Life history traits awareness of overfished species is fundamental to understand the effects of overexploitation on the conservation of the species and to implement sustainable management strategies6. Critical key factors as size and age frequency distribution and fecundity, in relation- to female size and size/age of sexual maturity are, therefore, of priority importance to assess the population structure, dynamics and the reproductive potential of exploited stocks7,8.

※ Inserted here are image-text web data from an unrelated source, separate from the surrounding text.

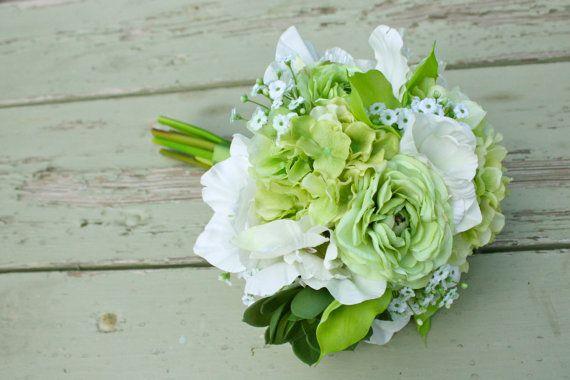 Green Real Touch Bouquet (Ranunculus, Calla Lilies, Succulents, Hydrangea, Gladiolas), Summer Wedding, Spring Wedding $148 ETSY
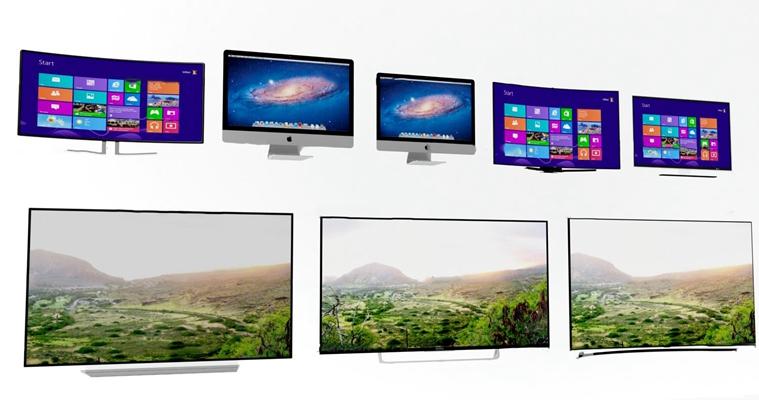 显示器电视组合3D模型【ID:17045035】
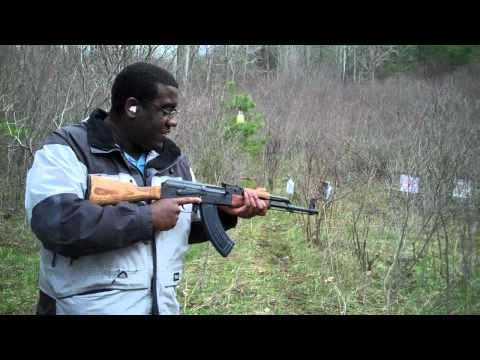 My First AK-47: GP WASR-10/63 Review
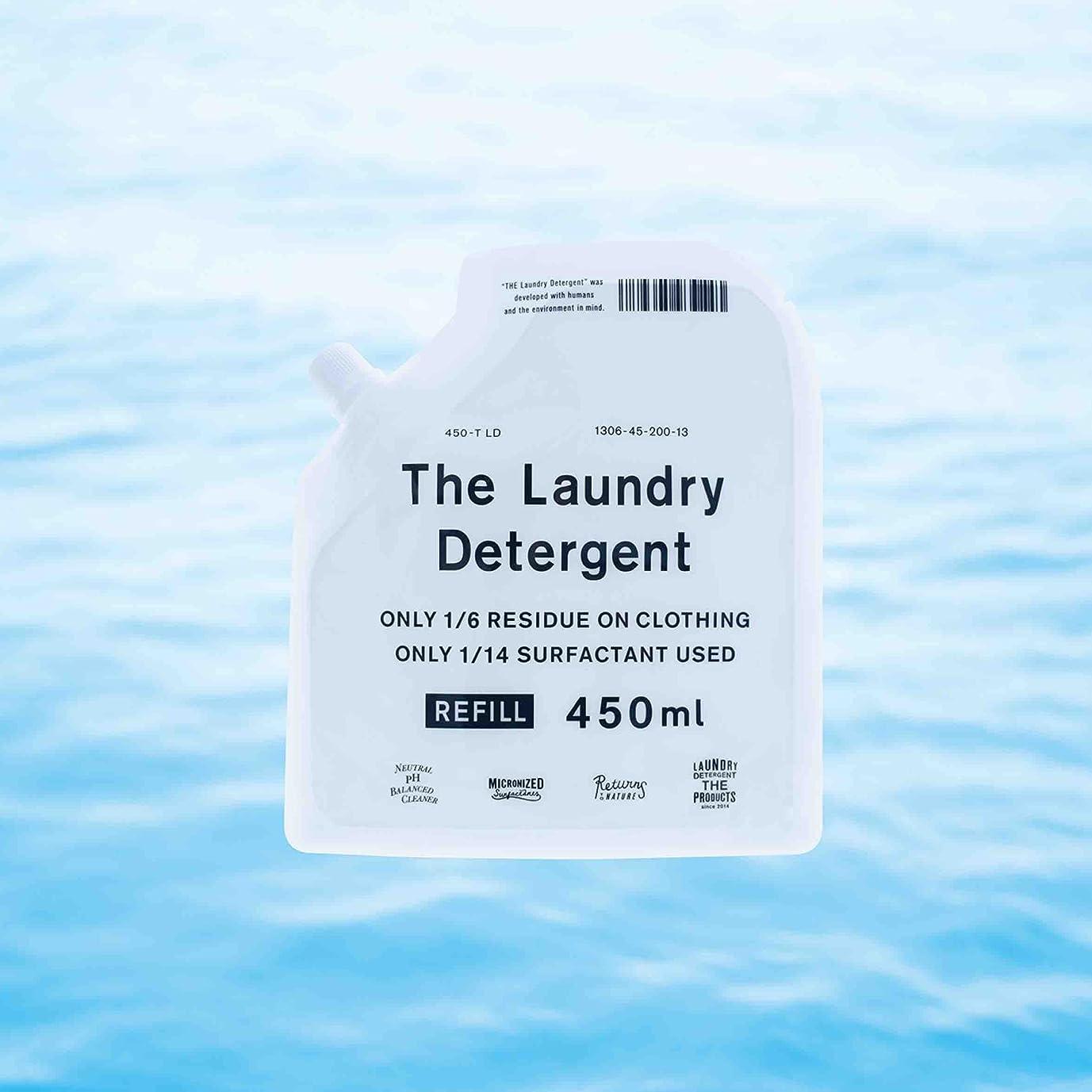 ジャズチャットもっともらしいTHE Laundry Detergent / ザ?洗濯要洗剤 詰替用 450ml 【3個セット】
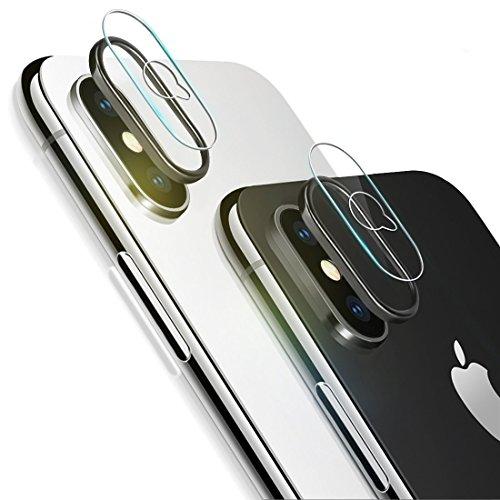 iPhone X Kamera Panzerglas, Rheshine 0.1mm iPhone X Kamera Transparentes Schutzglas,Ultra-klar Hohe Transparenz 9H Härte, Anti-Kratzen,Anti-Öl, Anti-Bläschen Panzerglas Displayschutzfolie ( 2*iPhone X Kamera Schutzfolie + 2*iPhone X Kamera Objektiv Schutz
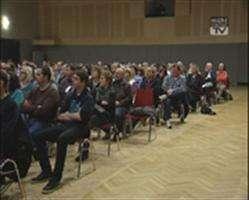 Verkehrssicherheitswettbewerb des Elternvereins BG/BRG Rohrbach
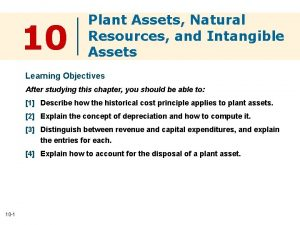 10 Plant Assets Natural Resources and Intangible Assets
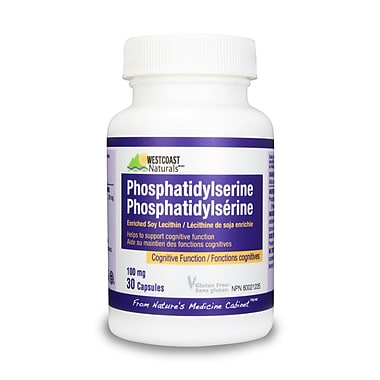 Westcoast Naturals Phosphatidylserine, 2 Bottles x 30 Capsules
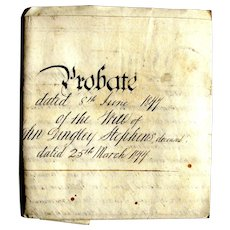 1877 Vellum Last Will of John Dingley Stephens, Henwood, Linkinhorne, Cornwall UK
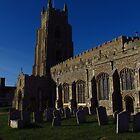 St Mary's, Stoke By Nayland by wiggyofipswich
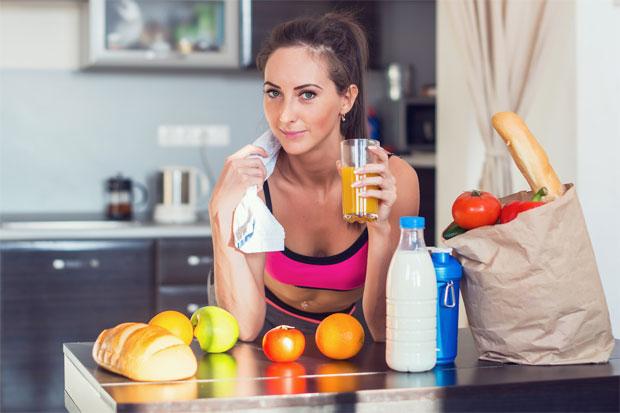 woman healthy drink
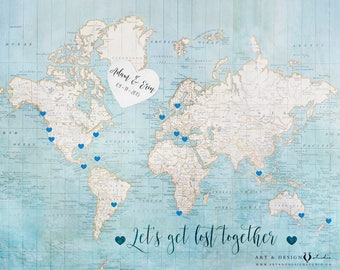 Guest Book Map, Wedding Guest Book Alternative, World Map Wedding Sign, Wedding Guest Map, Travel Art Print, Customized World Map Print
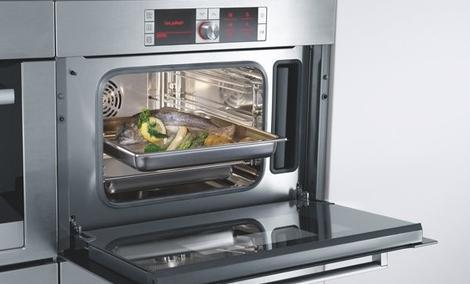 Wybór piekarnika - poradnik przygotowany przez firmę Bosch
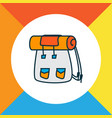 backpack icon colored line symbol premium quality vector image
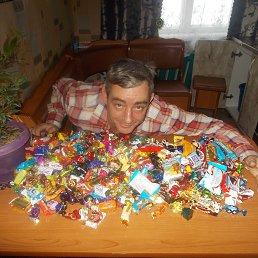 владимир, 48 лет, Сенгилей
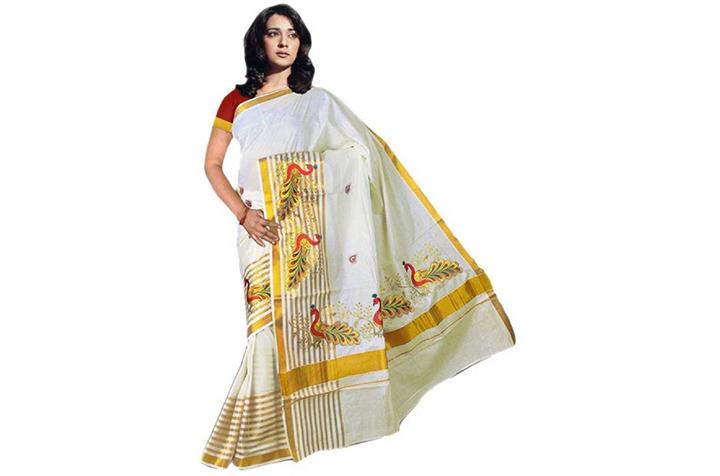 Printed, Striped Kasavu Cotton Blend Saree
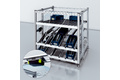 Automated material reorder with RFID at Kanban rack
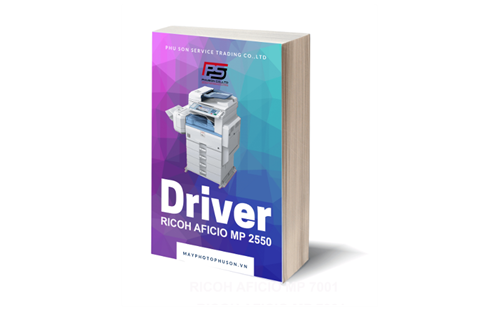 Download driver máy photocopy Ricoh Aficio MP 2500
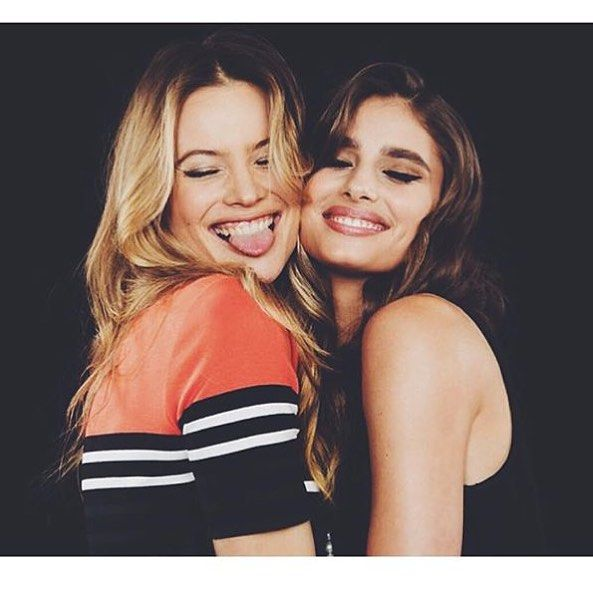 Could @taylor_hill and @behatiprinsloo be any cuter?!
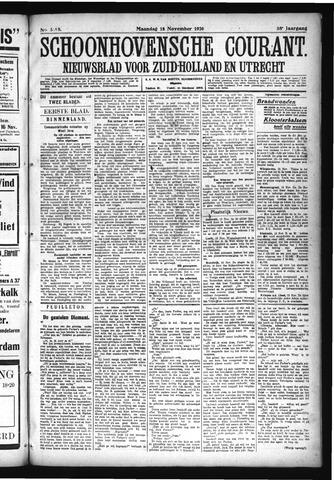 Schoonhovensche Courant 1926-11-15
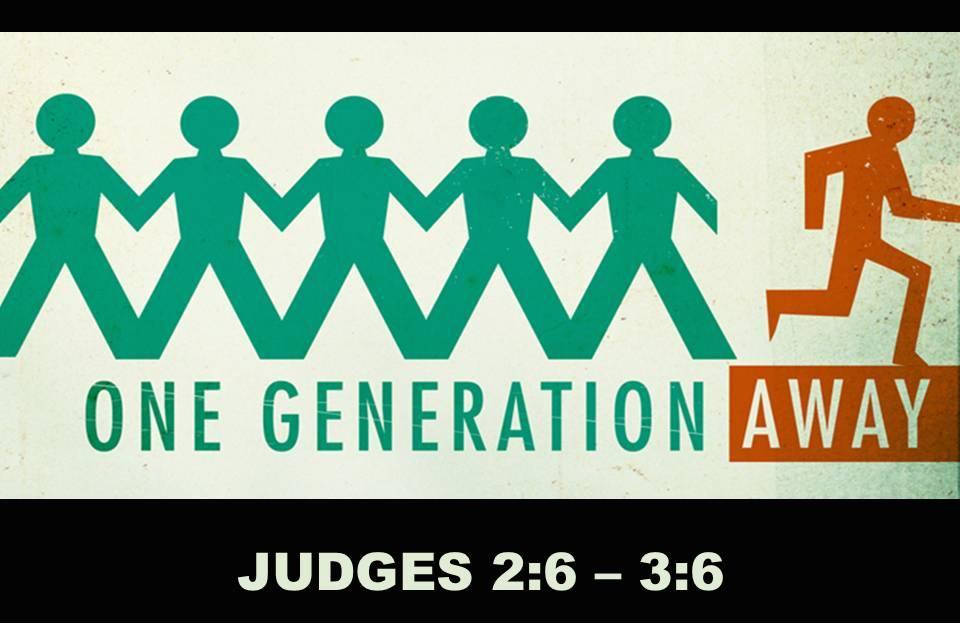One-Generation-Away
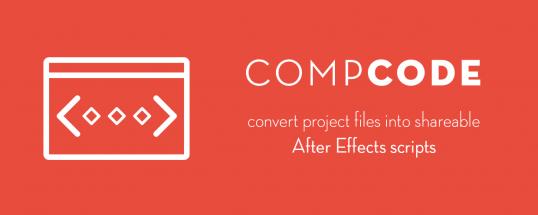compCode splash
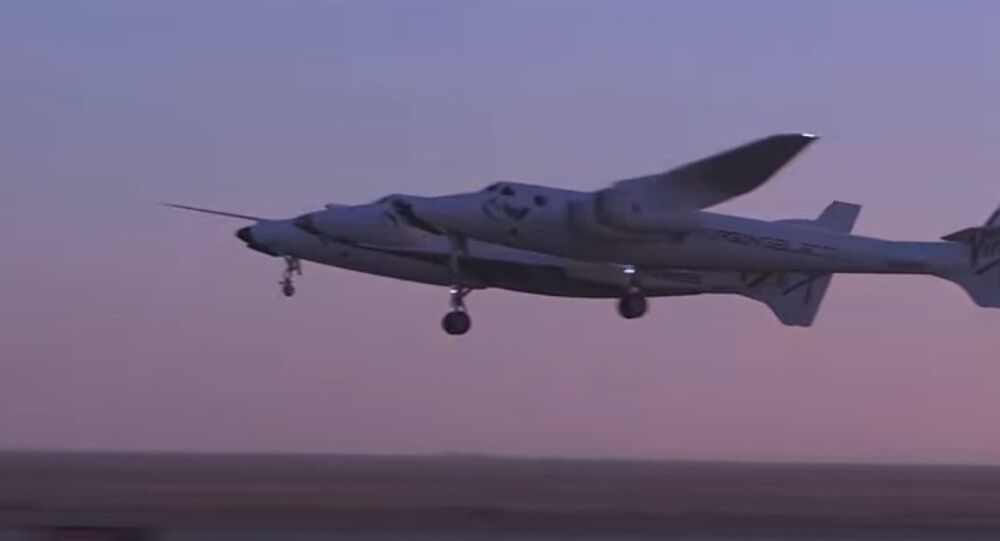 Virgin Galactic Aircrafts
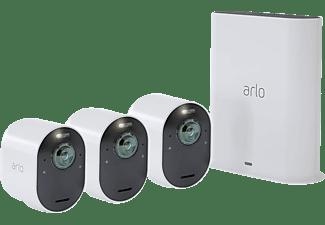 ARLO VMS5340-100EUS Ultra Kit 3er Set, Überwachungskamera, Auflösung Foto: 4k-HDR, Auflösung Video: 4K-HDR-Video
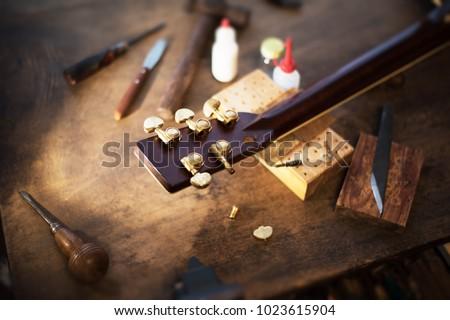 Tuning peg guitar repair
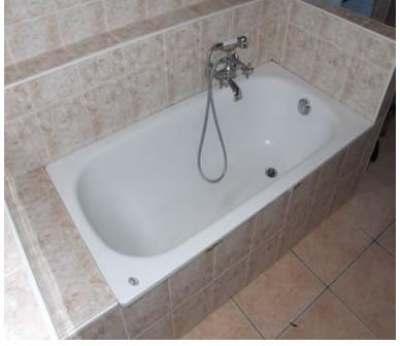 Un copri vasca nuovo per la vostra vasca rovinata.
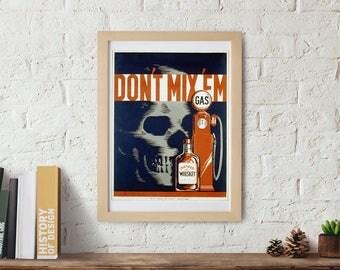 Whisky Wall art Poster, Wall art print, vintage poster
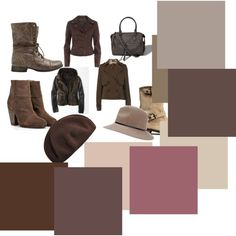 Zyla Neutral: Brown-cool browns from light to medium-dark including a rose tone
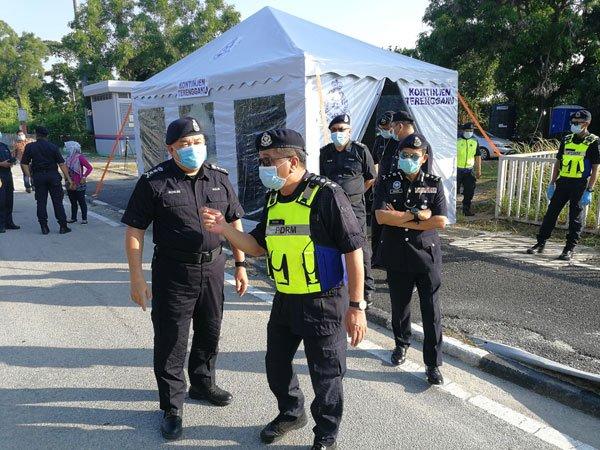"""避免由橙区转去高危红区!3 Kampung """"半封村"""",无重要事不可随意外出⚡限制4,500名居民的行动"""
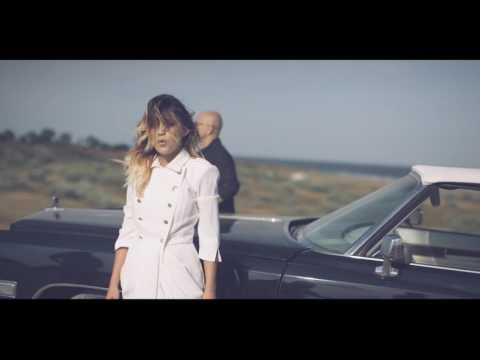 DJ Sava feat  Irina Rimes - I Loved You (Official Video)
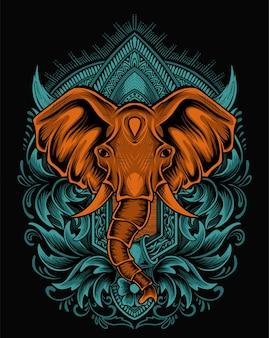 Ilustracja głowa słonia z rocznika ornamentem grawerowania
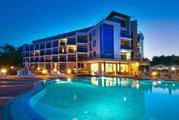 Хотел Южна Перла - Resort & Spa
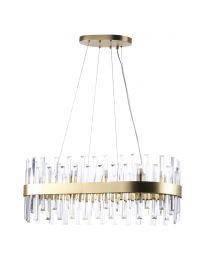 Visconte Coco Oval Ceiling Pendant - Satin Gold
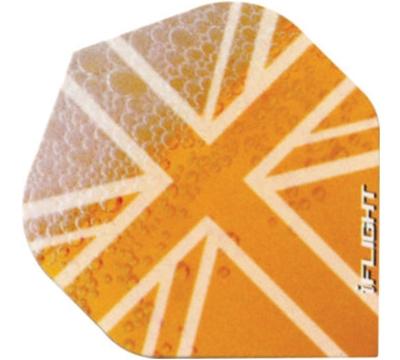 i-Flight British Beer Standard Flight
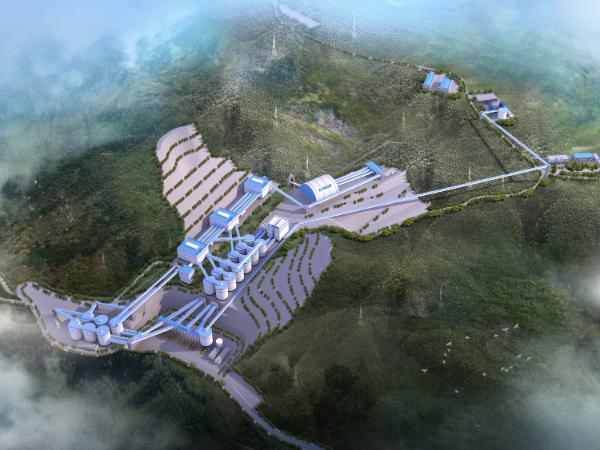 武强院士高度肯定甘肃建投矿业公司绿色矿山建设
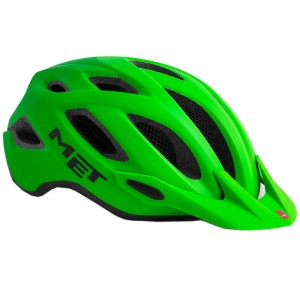 Шлем MET Crossover Road/MTB Helmet Green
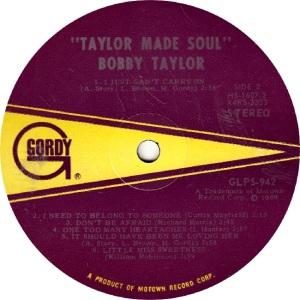 GORDY 942 - TAYLOR R_0001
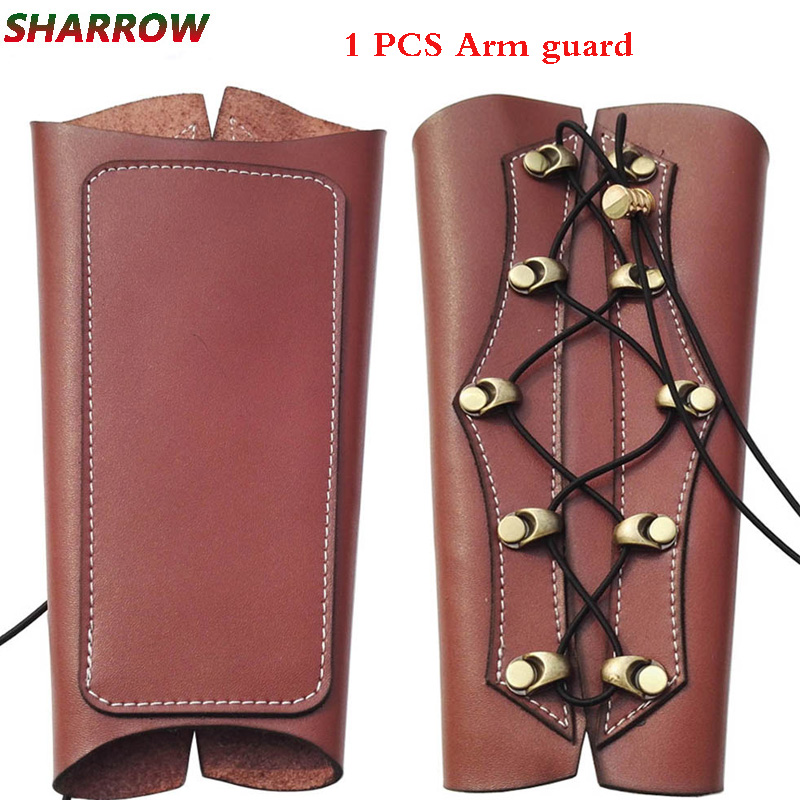 1pc Archery Arm Guards Safety Protective Arm Traditional Cow Leather Arm Guard For Outdoor Sports Shooting Hunting Accessories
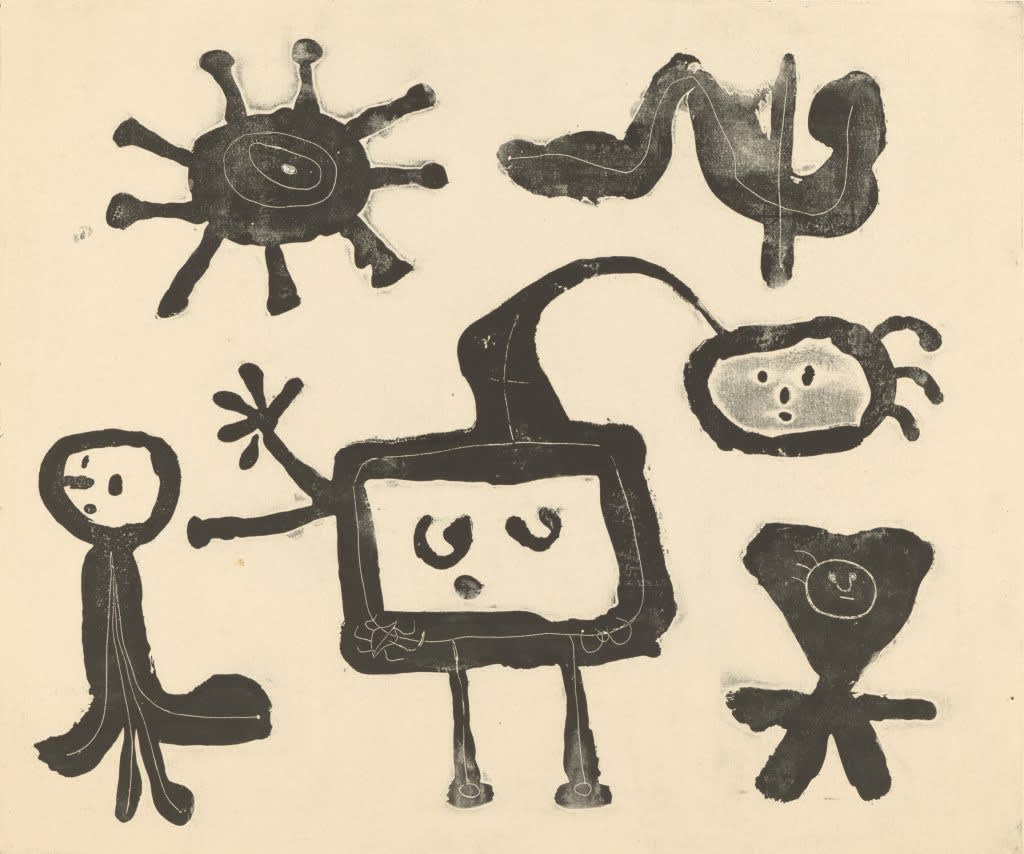 Joan Miró, Serie I, 1947 printed relief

The shallow northern-central part of the Adriatic Sea represents one of the most suitable fishing grounds of mixed multi-specific demersal fisheries in the Mediterranean, which have already caused a decrease in elasmobranchs diversity and abundance (Jukic-Peladic et al.9; Ferretti et al.10; Barausse et al.11). In the Adriatic Sea, accessory catches of many species of cartilagineous fish include Squalus acanthias, Mustelus mustelus and M. punctualtus, Raja asterias, R. clavata, R. miraletus, Torpedo spp., Scyliorhinus canicula, S. stellaris, Galeorhinus galeus, Alopias vulpinus and juveniles of Carcharhinus plumbeus11,12. Among them, the spiny dogfish (S. acanthias) is one of the most important valuable commercial species commonly caught by bottom9,11,13 and midwater pelagic trawl11,14,15 and passive nets16,17.
Currently, S. acanthias is globally listed by the IUCN as vulnerable, whereas in the Mediterranean Sea it is classified as endangered18. The spiny dogfish is a highly migratory small demersal shark, with a worldwide distribution except for the tropical and polar regions19, and the north Pacific, where genetic analyses revealed that Squalus suckleyi replaces S. acanthias20. As many elasmobranchs, S. acanthias is a K-selected species with slow growth rates, low fecundity and late sexual maturation21,22, and tend to aggregate by sex and size19,22. The spiny dogfish is an aplacental viviparous species22,23, with a long gestation, estimated up to two years24,25,26.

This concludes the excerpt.